[Directions]
Rewrite the listing below, replacing "white smoke plume" with "column of smoke" and keeping everything else the same. Leave the pictures out.

[Records provided]

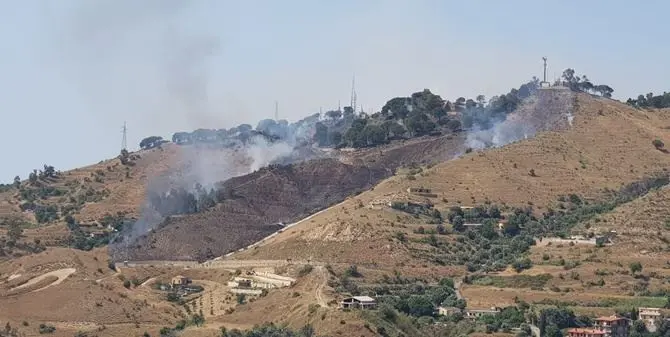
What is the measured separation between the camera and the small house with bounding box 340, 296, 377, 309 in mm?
103125

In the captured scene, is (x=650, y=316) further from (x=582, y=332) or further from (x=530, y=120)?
(x=530, y=120)

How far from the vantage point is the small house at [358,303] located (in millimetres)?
103125

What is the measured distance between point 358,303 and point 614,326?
49.9 feet

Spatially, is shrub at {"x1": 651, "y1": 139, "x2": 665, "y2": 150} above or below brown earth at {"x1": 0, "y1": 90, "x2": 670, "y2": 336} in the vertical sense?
Result: above

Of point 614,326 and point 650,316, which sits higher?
point 650,316

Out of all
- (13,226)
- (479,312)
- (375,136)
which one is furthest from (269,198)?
(479,312)

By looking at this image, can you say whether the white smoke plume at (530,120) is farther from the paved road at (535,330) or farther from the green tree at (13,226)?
the paved road at (535,330)

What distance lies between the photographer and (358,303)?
104m

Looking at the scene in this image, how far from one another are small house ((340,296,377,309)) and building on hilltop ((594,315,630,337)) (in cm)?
1353

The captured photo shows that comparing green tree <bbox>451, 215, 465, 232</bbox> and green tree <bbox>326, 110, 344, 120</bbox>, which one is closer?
green tree <bbox>451, 215, 465, 232</bbox>

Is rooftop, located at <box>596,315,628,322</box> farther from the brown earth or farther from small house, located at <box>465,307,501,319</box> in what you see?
small house, located at <box>465,307,501,319</box>

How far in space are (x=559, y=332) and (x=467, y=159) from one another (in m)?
41.6

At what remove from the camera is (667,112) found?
6102 inches

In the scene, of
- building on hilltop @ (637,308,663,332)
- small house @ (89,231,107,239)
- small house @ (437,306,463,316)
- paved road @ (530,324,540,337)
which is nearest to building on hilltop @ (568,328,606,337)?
paved road @ (530,324,540,337)
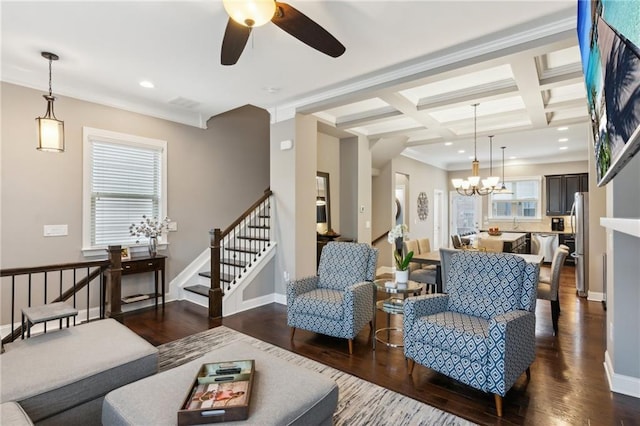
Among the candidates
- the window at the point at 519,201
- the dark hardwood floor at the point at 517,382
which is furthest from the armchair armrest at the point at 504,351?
the window at the point at 519,201

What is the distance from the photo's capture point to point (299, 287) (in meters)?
3.48

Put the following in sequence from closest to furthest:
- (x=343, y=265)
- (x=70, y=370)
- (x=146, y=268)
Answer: (x=70, y=370), (x=343, y=265), (x=146, y=268)

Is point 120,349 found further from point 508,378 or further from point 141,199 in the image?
point 141,199

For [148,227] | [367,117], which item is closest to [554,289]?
[367,117]

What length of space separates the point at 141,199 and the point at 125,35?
242 centimetres

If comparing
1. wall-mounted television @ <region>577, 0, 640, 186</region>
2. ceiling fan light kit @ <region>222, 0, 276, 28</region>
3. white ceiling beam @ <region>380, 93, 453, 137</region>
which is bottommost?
wall-mounted television @ <region>577, 0, 640, 186</region>

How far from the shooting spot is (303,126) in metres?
4.80

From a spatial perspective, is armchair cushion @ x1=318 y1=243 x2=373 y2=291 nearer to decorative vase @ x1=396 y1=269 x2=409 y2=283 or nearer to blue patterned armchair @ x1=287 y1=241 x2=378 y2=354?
blue patterned armchair @ x1=287 y1=241 x2=378 y2=354

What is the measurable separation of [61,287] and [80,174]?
1.43m

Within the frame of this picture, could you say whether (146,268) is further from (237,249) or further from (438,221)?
(438,221)

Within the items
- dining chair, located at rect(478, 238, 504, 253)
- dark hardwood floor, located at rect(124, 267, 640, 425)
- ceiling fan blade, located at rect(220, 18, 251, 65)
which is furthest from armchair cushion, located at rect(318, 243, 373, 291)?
dining chair, located at rect(478, 238, 504, 253)

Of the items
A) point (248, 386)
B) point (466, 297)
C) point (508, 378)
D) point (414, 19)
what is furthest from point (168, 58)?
point (508, 378)

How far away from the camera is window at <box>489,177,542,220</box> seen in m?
9.25

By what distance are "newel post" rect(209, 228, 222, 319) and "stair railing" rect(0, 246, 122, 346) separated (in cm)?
105
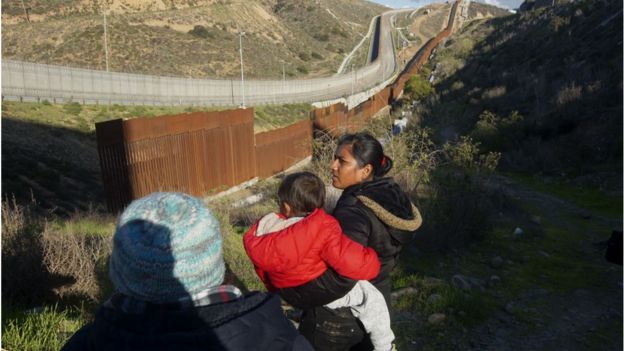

[Answer for the task]
What is the measured separation between the camera and the small house with bounding box 340, 296, 377, 309 in mm?
103125

In the captured scene, is (x=650, y=316) further from (x=582, y=332) or further from (x=530, y=120)?
(x=530, y=120)

How far from the vantage point is the small house at [358,303] located (in millimetres)?
103125

What is the measured distance between point 358,303 and point 614,326?
49.9 feet

Spatially, is shrub at {"x1": 651, "y1": 139, "x2": 665, "y2": 150} above or below brown earth at {"x1": 0, "y1": 90, "x2": 670, "y2": 336} in the vertical sense?
Result: above

Of point 614,326 and point 650,316, which sits higher?
point 650,316

Out of all
- (13,226)
- (479,312)
- (375,136)
which one is furthest from (269,198)?
(479,312)

By looking at this image, can you say whether the column of smoke at (530,120) is farther from the paved road at (535,330) or farther from the green tree at (13,226)?
the paved road at (535,330)

What distance lies between the photographer and (358,303)?
104m

Looking at the scene in this image, how far from one another are small house ((340,296,377,309)) and building on hilltop ((594,315,630,337)) (in cm)?
1353

The captured photo shows that comparing green tree <bbox>451, 215, 465, 232</bbox> and green tree <bbox>326, 110, 344, 120</bbox>, which one is closer?
green tree <bbox>451, 215, 465, 232</bbox>

Is rooftop, located at <box>596,315,628,322</box> farther from the brown earth or farther from small house, located at <box>465,307,501,319</box> in what you see?
small house, located at <box>465,307,501,319</box>

How far in space are (x=559, y=332) and (x=467, y=159) from one another (in m)?
41.6

At what remove from the camera is (667,112) found?
6102 inches

In the scene, of
- building on hilltop @ (637,308,663,332)
- small house @ (89,231,107,239)
- small house @ (437,306,463,316)
- paved road @ (530,324,540,337)
which is nearest to building on hilltop @ (568,328,606,337)?
paved road @ (530,324,540,337)
Among the candidates
- the window at the point at 519,201
- the dark hardwood floor at the point at 517,382
which is furthest from the armchair armrest at the point at 504,351?
the window at the point at 519,201

What is the distance from the photo's capture point to point (299, 287) (in meters)?
3.48

Put the following in sequence from closest to furthest:
- (x=343, y=265)
- (x=70, y=370)
- (x=146, y=268)
Answer: (x=70, y=370), (x=343, y=265), (x=146, y=268)

Is point 120,349 found further from point 508,378 or further from point 141,199 in the image?
point 141,199

For [148,227] | [367,117], which item is closest to [554,289]?
[367,117]

What length of space separates the point at 141,199 and the point at 125,35?
242 centimetres

If comparing
1. wall-mounted television @ <region>577, 0, 640, 186</region>
2. ceiling fan light kit @ <region>222, 0, 276, 28</region>
3. white ceiling beam @ <region>380, 93, 453, 137</region>
which is bottommost?
wall-mounted television @ <region>577, 0, 640, 186</region>

How far from the shooting spot is (303,126) in metres?
4.80

From a spatial perspective, is armchair cushion @ x1=318 y1=243 x2=373 y2=291 nearer to decorative vase @ x1=396 y1=269 x2=409 y2=283 or nearer to blue patterned armchair @ x1=287 y1=241 x2=378 y2=354?
blue patterned armchair @ x1=287 y1=241 x2=378 y2=354

What is the measurable separation of [61,287] and [80,174]?
1.43m

Within the frame of this picture, could you say whether (146,268) is further from (237,249) or further from (438,221)?
(438,221)

Within the items
- dining chair, located at rect(478, 238, 504, 253)
- dark hardwood floor, located at rect(124, 267, 640, 425)
- ceiling fan blade, located at rect(220, 18, 251, 65)
which is furthest from armchair cushion, located at rect(318, 243, 373, 291)?
dining chair, located at rect(478, 238, 504, 253)

Of the items
A) point (248, 386)
B) point (466, 297)
C) point (508, 378)
D) point (414, 19)
what is furthest from point (168, 58)?
point (508, 378)

How far away from the camera is window at <box>489,177,542,220</box> seen in m?
9.25

By what distance are "newel post" rect(209, 228, 222, 319) and "stair railing" rect(0, 246, 122, 346) separated (in cm)?
105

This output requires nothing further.